Appeal from the United States District Court for the District of Columbia (No. 1:14-cv-01500)

Allen Dickerson argued the cause for appellant. With him on the brief was Tyler Martinez.

Herbert W. Titus, William J. Olson, John S. Miles, Jeremiah L. Morgan, and Robert J. Olson were on the brief for amici curiae Citizens United, et al. in support of appellant.

Greg J. Mueller, Attorney, Federal Election Commission, argued the cause for appellee. With him on the brief were Lisa J. Stevenson, Deputy General Counsel, Kevin Deeley, Acting Associate General Counsel, and Erin Chlopak, Acting Assistant General Counsel. Michael Columbo, Attorney, entered an appearance. 2 J. Gerald Hebert, Lawrence M. Noble, Scott L. Nelson, Fred Wertheimer, Donald J. Simon, and Charles Fried were on the brief for amici curiae Campaign Legal Center, et al. in support of defendant-appellee.

Before: GRIFFITH, KAVANAUGH, and WILKINS, Circuit Judges.

Opinion for the Court filed by Circuit Judge KAVANAUGH, with whom Circuit Judge GRIFFITH joins.

Dissenting opinion filed by Circuit Judge WILKINS.

KAVANAUGH, Circuit Judge: The Bipartisan Campaign Reform Act of 2002, known as BCRA or the McCain-Feingold Act, requires speakers who make “electioneering communications” to disclose some of their donors. An electioneering communication is a broadcast, cable, or satellite communication that refers to a candidate for federal office and is aired within 60 days of a general election. See 52 U.S.C. § 30104(f).

Independence Institute is a Section 501(c)(3) nonprofit organization located in Colorado. In 2014, the Institute supported a proposed federal statute that would reform federal sentencing. Independence Institute wanted to run a radio advertisement in favor of the proposed law. The advertisement would encourage citizens to express their support of the law to Colorado’s U.S. Senators, Mark Udall and Michael Bennet.

The Institute intended to air the advertisement in the fall of 2014. At that time, however, Senator Udall was running for re-election. The radio spot would therefore qualify as an electioneering communication within the meaning of BCRA. 3 As a result, Independence Institute would have to disclose some of its donors.

Independence Institute says that 501(c)(3) nonprofit organizations possess a First Amendment right to air issue advertisements without disclosing their donors. Independence Institute therefore sued the FEC, arguing that BCRA’s disclosure requirement was unconstitutional as applied to this situation.
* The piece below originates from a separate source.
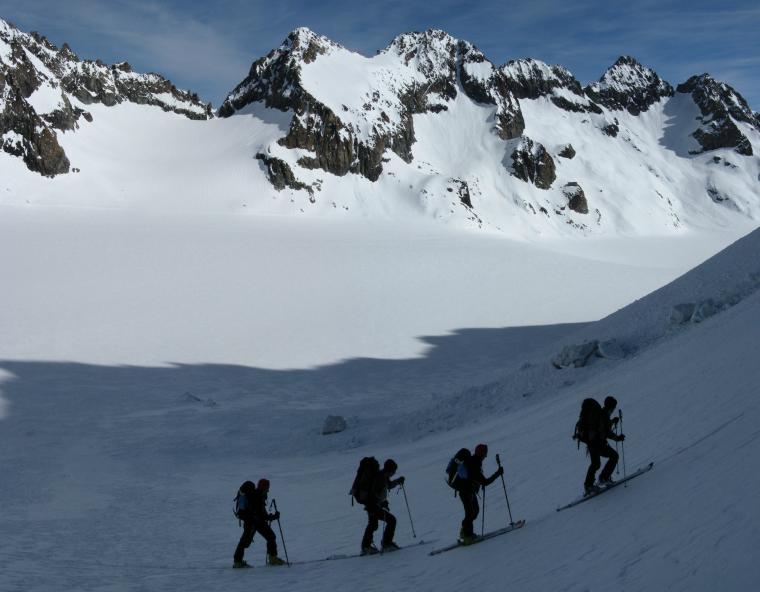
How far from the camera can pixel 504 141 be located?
416ft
The Institute asked the District Court to convene a three-judge district court pursuant to the statutory provision that requires three-judge district courts for constitutional challenges to BCRA. See 52 U.S.C. § 30110 note. But the District Court denied the Institute’s request for a three-judge district court. On the merits, the District Court held that Independence Institute’s claim was unavailing under McConnell v. FEC, 540 U.S. 93 (2003) and Citizens United v. FEC, 558 U.S. 310 (2010), which respectively upheld BCRA’s disclosure requirement against a facial challenge and against one particular as-applied challenge. See Independence Institute v. FEC, 70 F. Supp. 3d 502, 506-15 (D.D.C. 2014).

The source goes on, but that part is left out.